What to work on:
a) Determine whether each of the following statements agrees with the Hacker News thread below, answering yes or no and quoting the deciding words: (i) mmaunder says nginx handles the waiting connections with a single thread; (ii) mmaunder runs a site using nginx reverse proxying to Lighttpd; (iii) sedachv says MzScheme lacks native continuations.
b) List every post number that appears in the replies line of mmaunder's post in the Hacker News thread below.
c) Retype the part of the Hacker News thread below that begins at the words "An additional advantage" and stops after the words "proxying to apache.".

Why HN was slow and how Rtm fixed it

(ycombinator.com)

257 points pg | 3 comments | 19 Jan 11 18:41 UTC | HN request time: 0.805s | source

Show context

mmaunder ◴[19 Jan 11 22:16 UTC] No.2121495[source]▶

>>2120756 (OP) #

"In 7 seconds, a hundred or more connections accumulate. So the server ends up with hundreds of threads, most of them probably waiting for input (waiting for the HTTP request). MzScheme can be inefficient when there are 100s of threads waiting for input -- when it wants to find a thread to run, it asks the O/S kernel about each socket in turn to see if any input is ready, and that's a lot of asking per thread switch if there are lots of threads. So the server is able to complete fewer requests per second when there is a big backlog, which lets more backlog accumulate, and perhaps it takes a long time for the server to recover."

I may have misunderstood but it sounds like you have MzScheme facing the open internet? Try putting nginx (or another epoll/kqueue based server) in front of MzScheme. It will handle the thousands of connections you have that are waiting for IO with very little incremental CPU load and with a single thread. Then when nginx reverse proxies to MzScheme each request happens very fast because it's local which means you need much fewer threads for your app server. That means less memory and less of the other overhead that you get with a high thread count.

An additional advantage is that you can enable keepalive again (right now you have it disabled it looks like) which makes things a faster for first-time visitors. It also makes it slightly faster for us regulars because the conditional gets we do for the gif's and css won't have to reestablish connections. Less connections established means you give your OS a break too with fewer syn/syn-ack/ack TCP handshakes.

Someone mentioned below that reverse proxies won't work for HN. They mean that caching won't work - but a reverse proxy like nginx that doesn't cache but handles high concurrency efficiently should give you a huge perf improvement.

PS: I'd love to help implement this free. I run a 600 req/sec site using nginx reverse proxying to apache.

replies(6): >>2121641 #>>2121644 #>>2122343 #>>2122679 #>>2125682 #>>2126225 #

sedachv ◴[19 Jan 11 22:57 UTC] No.2121644[source]▶

>>2121495 #

Or I don't know, use continuations in a place that's actually appropriate? John Fremlin showed that even with horrible CPS rewriting and epoll you can get way better throughput in SBCL (TPD2) than nginx. MzScheme comes with native continuations. It's not hard to call out to epoll.

Data drawn from a collection:

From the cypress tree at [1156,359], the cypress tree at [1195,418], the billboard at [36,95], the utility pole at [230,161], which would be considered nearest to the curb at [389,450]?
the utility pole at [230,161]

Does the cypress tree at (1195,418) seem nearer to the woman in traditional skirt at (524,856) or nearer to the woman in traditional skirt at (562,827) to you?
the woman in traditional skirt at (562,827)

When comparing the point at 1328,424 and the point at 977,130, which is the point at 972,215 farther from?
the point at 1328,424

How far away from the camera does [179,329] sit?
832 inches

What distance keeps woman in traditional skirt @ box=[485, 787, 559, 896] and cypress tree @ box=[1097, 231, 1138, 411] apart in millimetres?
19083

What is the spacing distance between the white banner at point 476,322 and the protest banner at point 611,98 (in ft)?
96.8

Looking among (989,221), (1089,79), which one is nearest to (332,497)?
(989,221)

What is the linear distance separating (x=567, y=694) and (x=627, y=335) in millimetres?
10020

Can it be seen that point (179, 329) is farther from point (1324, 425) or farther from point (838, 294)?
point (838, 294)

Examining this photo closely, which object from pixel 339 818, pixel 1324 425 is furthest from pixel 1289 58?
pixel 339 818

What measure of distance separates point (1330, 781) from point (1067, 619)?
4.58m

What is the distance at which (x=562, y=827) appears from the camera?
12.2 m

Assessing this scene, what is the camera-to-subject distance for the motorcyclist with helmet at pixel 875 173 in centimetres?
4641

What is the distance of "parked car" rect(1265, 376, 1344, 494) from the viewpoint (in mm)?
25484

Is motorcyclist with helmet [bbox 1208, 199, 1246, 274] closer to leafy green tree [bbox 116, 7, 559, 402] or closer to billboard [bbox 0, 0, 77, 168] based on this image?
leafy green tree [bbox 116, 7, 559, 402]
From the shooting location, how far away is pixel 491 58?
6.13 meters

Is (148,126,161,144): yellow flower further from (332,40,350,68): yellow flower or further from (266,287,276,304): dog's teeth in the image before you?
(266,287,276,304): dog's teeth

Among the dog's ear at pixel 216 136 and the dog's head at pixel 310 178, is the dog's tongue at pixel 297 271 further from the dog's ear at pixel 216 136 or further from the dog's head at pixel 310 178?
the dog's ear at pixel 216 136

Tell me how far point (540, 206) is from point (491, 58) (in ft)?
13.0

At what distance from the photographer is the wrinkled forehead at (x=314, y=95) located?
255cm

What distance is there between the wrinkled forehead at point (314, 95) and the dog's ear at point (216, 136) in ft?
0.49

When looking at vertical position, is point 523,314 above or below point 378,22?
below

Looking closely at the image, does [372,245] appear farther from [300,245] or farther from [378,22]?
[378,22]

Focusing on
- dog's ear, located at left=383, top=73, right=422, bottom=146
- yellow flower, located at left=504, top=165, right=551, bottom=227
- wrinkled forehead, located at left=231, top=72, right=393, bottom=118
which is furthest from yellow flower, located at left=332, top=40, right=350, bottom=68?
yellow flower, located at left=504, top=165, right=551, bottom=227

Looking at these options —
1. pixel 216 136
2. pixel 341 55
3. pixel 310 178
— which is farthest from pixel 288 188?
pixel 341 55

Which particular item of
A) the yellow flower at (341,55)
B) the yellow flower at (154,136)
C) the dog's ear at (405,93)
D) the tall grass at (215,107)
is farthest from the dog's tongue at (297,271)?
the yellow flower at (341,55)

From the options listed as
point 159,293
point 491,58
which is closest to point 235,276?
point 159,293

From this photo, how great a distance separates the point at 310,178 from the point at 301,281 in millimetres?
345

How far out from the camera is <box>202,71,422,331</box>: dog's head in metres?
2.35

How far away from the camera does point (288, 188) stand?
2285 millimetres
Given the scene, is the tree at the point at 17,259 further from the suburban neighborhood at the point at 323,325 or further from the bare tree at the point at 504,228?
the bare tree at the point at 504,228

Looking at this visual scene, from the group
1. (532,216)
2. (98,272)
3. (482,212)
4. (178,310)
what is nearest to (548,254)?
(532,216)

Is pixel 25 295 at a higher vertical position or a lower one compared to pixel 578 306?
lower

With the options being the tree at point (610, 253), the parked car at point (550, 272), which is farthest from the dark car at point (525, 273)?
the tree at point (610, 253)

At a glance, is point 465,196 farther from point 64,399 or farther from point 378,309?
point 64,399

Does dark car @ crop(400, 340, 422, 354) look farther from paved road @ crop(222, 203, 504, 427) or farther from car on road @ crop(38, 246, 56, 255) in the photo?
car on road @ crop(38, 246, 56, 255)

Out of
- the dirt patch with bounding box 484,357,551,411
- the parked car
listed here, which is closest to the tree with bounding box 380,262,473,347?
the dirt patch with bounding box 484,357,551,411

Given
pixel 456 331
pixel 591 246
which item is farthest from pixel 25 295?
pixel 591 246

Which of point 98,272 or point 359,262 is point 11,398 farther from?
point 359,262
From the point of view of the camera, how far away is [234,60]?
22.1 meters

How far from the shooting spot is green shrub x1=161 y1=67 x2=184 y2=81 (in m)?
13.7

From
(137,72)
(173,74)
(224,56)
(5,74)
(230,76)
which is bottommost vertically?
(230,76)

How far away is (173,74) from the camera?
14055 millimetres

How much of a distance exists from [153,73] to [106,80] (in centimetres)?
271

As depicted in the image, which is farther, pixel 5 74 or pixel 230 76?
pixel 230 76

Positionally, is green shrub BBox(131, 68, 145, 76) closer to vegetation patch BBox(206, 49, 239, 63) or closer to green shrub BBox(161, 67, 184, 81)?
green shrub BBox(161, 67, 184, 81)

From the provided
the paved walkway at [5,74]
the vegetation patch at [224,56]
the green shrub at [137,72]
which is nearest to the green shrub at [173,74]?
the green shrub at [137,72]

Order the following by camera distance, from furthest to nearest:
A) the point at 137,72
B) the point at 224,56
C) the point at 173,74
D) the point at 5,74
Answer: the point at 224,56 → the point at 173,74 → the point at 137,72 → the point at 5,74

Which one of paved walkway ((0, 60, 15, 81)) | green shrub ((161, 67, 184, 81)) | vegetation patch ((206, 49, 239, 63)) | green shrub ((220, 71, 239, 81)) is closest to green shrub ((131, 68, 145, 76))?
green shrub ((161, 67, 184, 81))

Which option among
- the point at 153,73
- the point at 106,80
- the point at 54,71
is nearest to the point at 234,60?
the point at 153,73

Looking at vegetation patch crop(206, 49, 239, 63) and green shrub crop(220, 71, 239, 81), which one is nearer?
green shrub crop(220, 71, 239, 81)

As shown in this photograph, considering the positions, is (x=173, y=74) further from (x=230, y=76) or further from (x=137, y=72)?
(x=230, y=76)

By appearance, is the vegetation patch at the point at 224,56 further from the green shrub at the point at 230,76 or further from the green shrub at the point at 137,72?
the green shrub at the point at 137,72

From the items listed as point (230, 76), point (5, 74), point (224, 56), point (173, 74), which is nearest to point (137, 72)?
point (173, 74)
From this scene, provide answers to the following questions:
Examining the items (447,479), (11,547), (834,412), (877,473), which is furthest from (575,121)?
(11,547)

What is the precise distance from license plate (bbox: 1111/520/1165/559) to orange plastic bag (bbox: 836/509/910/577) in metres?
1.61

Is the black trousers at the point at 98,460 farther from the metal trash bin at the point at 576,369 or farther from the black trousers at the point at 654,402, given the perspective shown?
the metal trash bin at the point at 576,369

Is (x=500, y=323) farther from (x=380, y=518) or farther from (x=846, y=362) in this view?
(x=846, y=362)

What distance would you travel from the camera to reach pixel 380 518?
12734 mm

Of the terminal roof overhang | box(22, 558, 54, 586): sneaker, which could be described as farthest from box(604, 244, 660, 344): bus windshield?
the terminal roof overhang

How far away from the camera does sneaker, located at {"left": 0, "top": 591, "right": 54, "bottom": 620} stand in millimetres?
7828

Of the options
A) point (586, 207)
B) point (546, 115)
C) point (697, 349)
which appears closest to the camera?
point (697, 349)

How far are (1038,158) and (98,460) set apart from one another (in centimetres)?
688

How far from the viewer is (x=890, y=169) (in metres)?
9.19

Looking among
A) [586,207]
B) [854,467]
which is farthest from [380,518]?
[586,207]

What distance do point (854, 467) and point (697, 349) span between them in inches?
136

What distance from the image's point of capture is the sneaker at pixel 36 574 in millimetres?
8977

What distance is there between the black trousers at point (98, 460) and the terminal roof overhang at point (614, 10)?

The solutions:
a)
(i) Yes: "It will handle the thousands of connections you have that are waiting for IO with very little incremental CPU load and with a single thread."
(ii) No: "I run a 600 req/sec site using nginx reverse proxying to apache."
(iii) No: "MzScheme comes with native continuations."

b) 2121641, 2121644, 2122343, 2122679, 2125682, 2126225

c)
An additional advantage is that you can enable keepalive again (right now you have it disabled it looks like) which makes things a faster for first-time visitors. It also makes it slightly faster for us regulars because the conditional gets we do for the gif's and css won't have to reestablish connections. Less connections established means you give your OS a break too with fewer syn/syn-ack/ack TCP handshakes.

Someone mentioned below that reverse proxies won't work for HN. They mean that caching won't work - but a reverse proxy like nginx that doesn't cache but handles high concurrency efficiently should give you a huge perf improvement.

PS: I'd love to help implement this free. I run a 600 req/sec site using nginx reverse proxying to apache.